Оказывается, ворота закрыты. Пропускают только через калитку. Приближаемся и мы. Выпускают по одному. Мама беспокоится, чтобы мы не потерялись, и велит мне идти первой. За мной пойдет Рувик, за ним Раечка, а последней - мама. Так она будет видеть всех нас.

Выхожу. Солдат хватает меня и толкает в сторону. Машин там не видно. Поворачиваюсь сказать об этом маме, но ее нет. Поперек улицы - цепочка солдат. За нею - еще одна, а дальше большая толпа. И мама там. Подбегаю к солдату и прошу пустить меня туда. Объясняю, что произошло недоразумение, меня разлучили с мамой. Вон она там стоит. Там моя мама, я хочу быть с нею.
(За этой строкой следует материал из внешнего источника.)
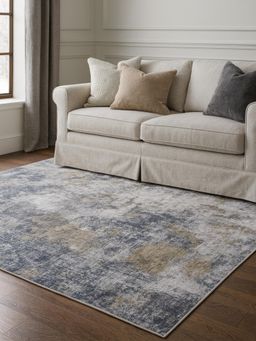 OBSESSIONS - Carpet Abstract Pattern Cotton Backing - Blue & Cream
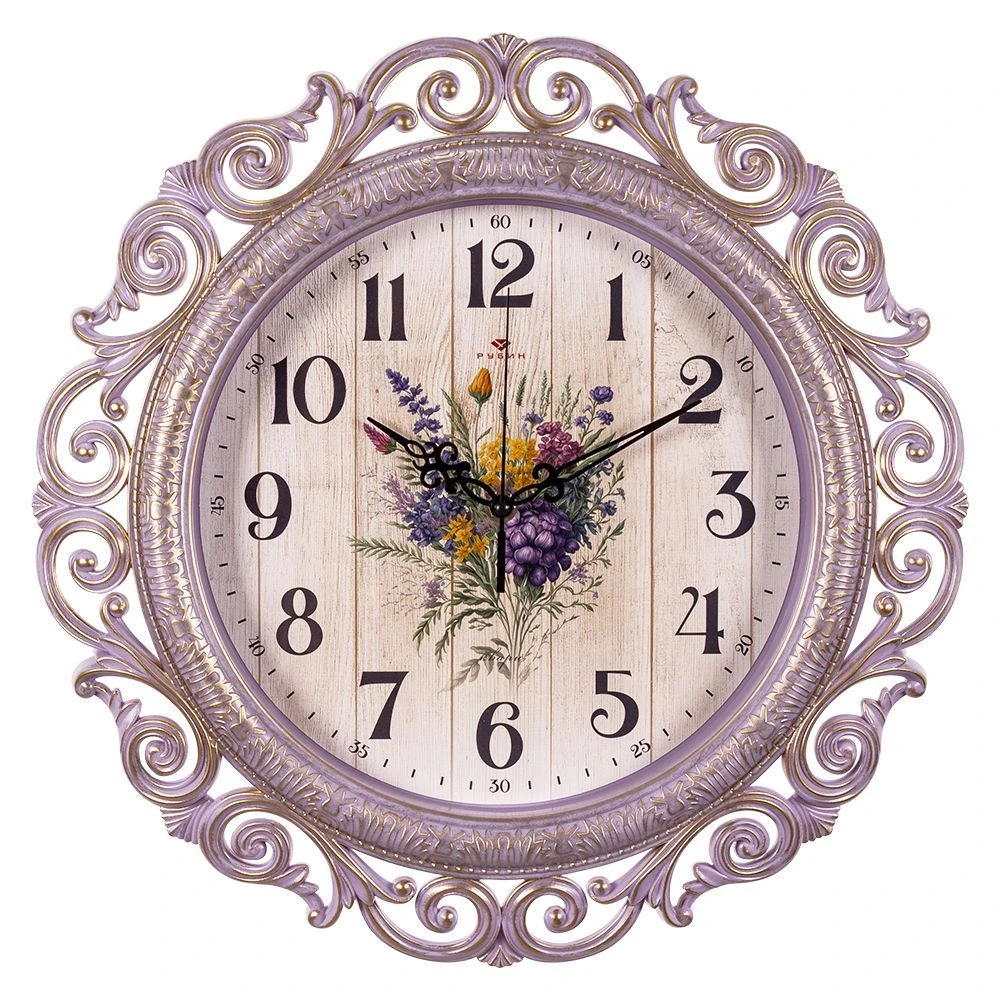 Часы настенные 40,5см пластик РУБИН Классика ажурные сиреневый с золотом (5)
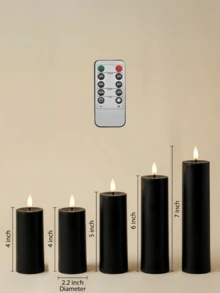 Bộ 2/3/4/5 nến không lửa có hẹn giờ và điều khiển từ xa, nến LED chạy bằng pin, nến giả điện tử bằng nhựa, nến cầu nguyện, không tan chảy, màu đen, ngọn lửa ấm áp, thích hợp cho gia đình, Halloween, Giáng sinh, tiệc tùng, cầu hôn và các dịp khác. - đen - Xem 9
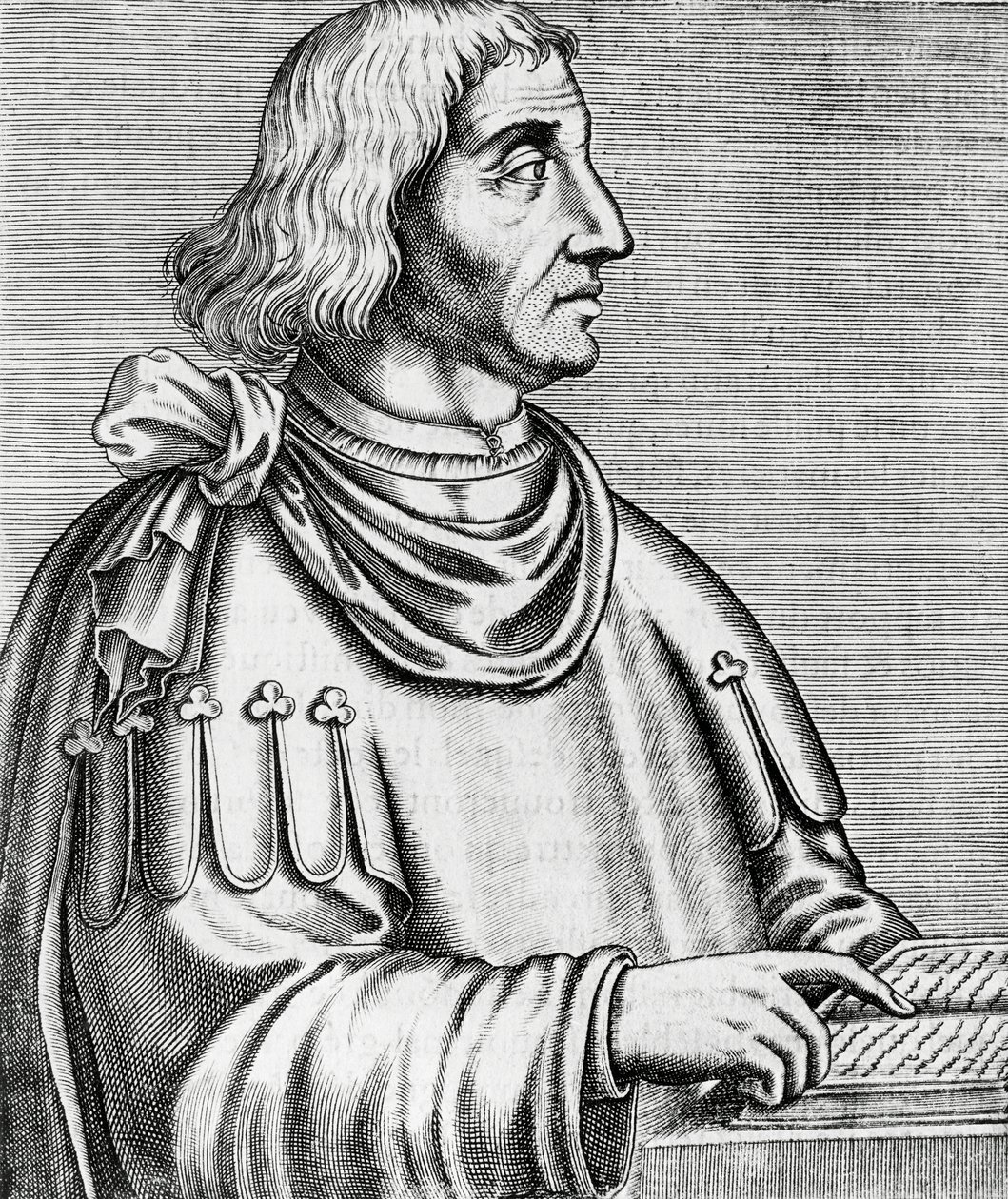 歴史家・外交官Philippes de Commines (about 1445-about 1512)の肖像、『Les Vrais pourtraits et Vies des Hommes illustres』のエングレーヴィング。 作： アンドレ・テベ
Говорю, прошу, а солдат меня даже не слушает. Смотрит на выходящих из калитки женщин и время от времени толкает то одну, то другую в нашу сторону. Остальных гонит туда, к толпе.

Вдруг я услышала мамин голос. Она кричит, чтобы я не шла к ней! И солдата просит меня не пускать, потому что я еще молодая и умею хорошо работать...

Еще боясь понять правду, я кричу изо всех сил: «Тогда вы идите ко мне! Иди сюда, мама!» Но она мотает головой и странно охрипшим голосом кричит: «Живи, мое дитя! Хоть ты одна живи! Отомсти за детей!» Она нагибается к ним, что-то говорит и тяжело, по одному, поднимает, чтоб я их увидела. Рувик так странно смотрит... Машет ручкой...

Их оттолкнули. Я их больше не вижу. Влезаю на камень у стены и оглядываюсь, но мамы нигде нет. Где мама? В глазах рябит. Очевидно, от напряжения. В ушах звенит, гудит... Откуда на улице река? Это не река, это кровь. Ее много, она пенится. А Рувик машет ручкой и просится ко мне. Но я никак не могу протянуть ему свою руку... Почему-то качаюсь. Наверно, островок, на котором стою, тонет... Я тону...

Почему я лежу? Куда исчезла река?

Никакой реки нет. Лежу на тротуаре. Надо мной наклонились несколько женщин. Одна держит мою голову, другая считает пульс. Где мама? Я должна увидеть маму! Но женщины не разрешают вставать: у меня был обморок. А ведь раньше никогда не бывало. (...)

1940 год. Всего через год, оказавшись в Вильнюсском гетто, 14-летняя Маша начнёт вести дневник и учить его наизусть.